* WHAT IS EXPECTED
Extract every entry word for word.

----- INFORMATION SUPPLIED

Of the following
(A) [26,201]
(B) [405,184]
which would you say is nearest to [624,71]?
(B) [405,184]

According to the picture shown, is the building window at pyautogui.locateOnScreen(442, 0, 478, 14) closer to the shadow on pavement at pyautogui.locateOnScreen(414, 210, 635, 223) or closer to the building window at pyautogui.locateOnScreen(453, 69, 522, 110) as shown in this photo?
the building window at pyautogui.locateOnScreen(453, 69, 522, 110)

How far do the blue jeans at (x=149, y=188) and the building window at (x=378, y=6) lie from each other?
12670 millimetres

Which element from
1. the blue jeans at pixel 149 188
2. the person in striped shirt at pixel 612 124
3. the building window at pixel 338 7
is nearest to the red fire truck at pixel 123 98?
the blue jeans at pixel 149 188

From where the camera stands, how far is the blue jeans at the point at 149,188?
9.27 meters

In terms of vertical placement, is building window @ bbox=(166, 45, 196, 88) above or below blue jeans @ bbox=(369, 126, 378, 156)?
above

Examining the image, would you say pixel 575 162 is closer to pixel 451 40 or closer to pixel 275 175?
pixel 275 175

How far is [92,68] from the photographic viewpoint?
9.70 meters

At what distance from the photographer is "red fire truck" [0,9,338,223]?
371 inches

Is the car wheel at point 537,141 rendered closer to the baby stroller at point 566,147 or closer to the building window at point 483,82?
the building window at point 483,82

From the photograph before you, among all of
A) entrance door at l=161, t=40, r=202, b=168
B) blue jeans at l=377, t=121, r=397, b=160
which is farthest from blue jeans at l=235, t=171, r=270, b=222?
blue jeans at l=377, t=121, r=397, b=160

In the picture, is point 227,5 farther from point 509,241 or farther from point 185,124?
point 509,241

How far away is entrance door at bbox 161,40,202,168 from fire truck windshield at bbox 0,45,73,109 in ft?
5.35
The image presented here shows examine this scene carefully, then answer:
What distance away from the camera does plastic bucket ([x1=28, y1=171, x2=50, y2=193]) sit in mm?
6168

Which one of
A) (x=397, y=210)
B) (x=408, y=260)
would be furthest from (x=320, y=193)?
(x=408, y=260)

----------

* THE RESPONSE
Of the following
(A) [26,201]
(B) [405,184]
which would you say is nearest to [624,71]?
(B) [405,184]

According to the picture shown, is the building window at pyautogui.locateOnScreen(442, 0, 478, 14) closer to the shadow on pavement at pyautogui.locateOnScreen(414, 210, 635, 223) or closer to the building window at pyautogui.locateOnScreen(453, 69, 522, 110) as shown in this photo?
the building window at pyautogui.locateOnScreen(453, 69, 522, 110)

How far do the blue jeans at (x=149, y=188) and the building window at (x=378, y=6) lie from each other?
12670 millimetres

Which element from
1. the blue jeans at pixel 149 188
2. the person in striped shirt at pixel 612 124
3. the building window at pixel 338 7
is nearest to the red fire truck at pixel 123 98?
the blue jeans at pixel 149 188

From where the camera stands, how far is the blue jeans at the point at 149,188?
9.27 meters

In terms of vertical placement, is building window @ bbox=(166, 45, 196, 88) above or below blue jeans @ bbox=(369, 126, 378, 156)?
above

Examining the image, would you say pixel 575 162 is closer to pixel 451 40 or closer to pixel 275 175?
pixel 275 175

How far is [92,68] from the photographic viewpoint?
9.70 meters

At what distance from the photographer is "red fire truck" [0,9,338,223]?
371 inches

Is the car wheel at point 537,141 rendered closer to the baby stroller at point 566,147 or closer to the building window at point 483,82?
the building window at point 483,82

From the photograph before you, among all of
A) entrance door at l=161, t=40, r=202, b=168
B) blue jeans at l=377, t=121, r=397, b=160
which is farthest from blue jeans at l=235, t=171, r=270, b=222?
blue jeans at l=377, t=121, r=397, b=160

In the picture, is point 227,5 farther from point 509,241 or farther from point 185,124?
point 509,241

How far away is entrance door at bbox 161,40,202,168 from fire truck windshield at bbox 0,45,73,109 in ft?
5.35
The image presented here shows examine this scene carefully, then answer:
What distance away from the camera does plastic bucket ([x1=28, y1=171, x2=50, y2=193]) sit in mm?
6168

Which one of
A) (x=397, y=210)
B) (x=408, y=260)
would be furthest from (x=320, y=193)?
(x=408, y=260)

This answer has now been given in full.